Yes, there must be an impeachment. The impeachment of a sitting President for 'high crimes and misdemeanors' loses any meaning or relevance it ever had if not pursued against this administration. But the demands of realpolitik demand caution: Should President Bush be impeached alone, or together with his Vice President, Dick Cheney? And could Cheney be located in time to bring him before Congress? And if both President Bush or Vice President Cheney are impeached, this would make the Speaker of the House next in line of succession -- which will be Rep. Nancy Pelosi if the Democratic Party controls the House of Representatives.
If Rep. Pelosi is next in the line of succession, Republicans (however many are left in the House) will claim that the Democrats are attempting to nullify the results of the 2004 election. If they do that, will Democrats respond that since the GOP and the Supreme Court nullified the results of the 2000 election and gave the presidency to Geoge W. Bush, it's only fair that the Democrats take back what they should have gotten six years ago?
Apart from the debate on impeachment, Democrats will be handed a mess in Iraq (and Democrats have never been universally against our military adventures in that country) that can be solved by immediately ending US involvement there. When they do so, they will still be left with a staggeringly large federal deficit and claims by the ultra-right that they -- the Democrats -- caused our 'defeat' there.

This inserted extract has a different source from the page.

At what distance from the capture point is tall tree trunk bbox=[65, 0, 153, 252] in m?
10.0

Hopefully, the Democrats won't follow the lead of the Republicans featured in the Washington Monthly and argue that their party should lose next month.
Finally, November 7 must bring a GOP defeat because any other result will emboldenthe ulta-right to 'stay the course' and continue its megalomania and erosion of the people's rights.
Whatever the outcome, those of us who are proudly of the left will have little time to celebrate. We must, instead, continue to organize on a broad scale to counter the damage caused by years of ulta-right policies.
And let us, in particular, prove William F. Buckley, Jr., incorrect: Conservatives do not have a claim on the 'politics of reality.' We of the left can claim that mantle because our politics is the politics of the shop, the neighborhoods, the housing projects and the retirement communities. Our politics is informed by and breathes life and is not dependent on the rarified air of the corporative boardrooms.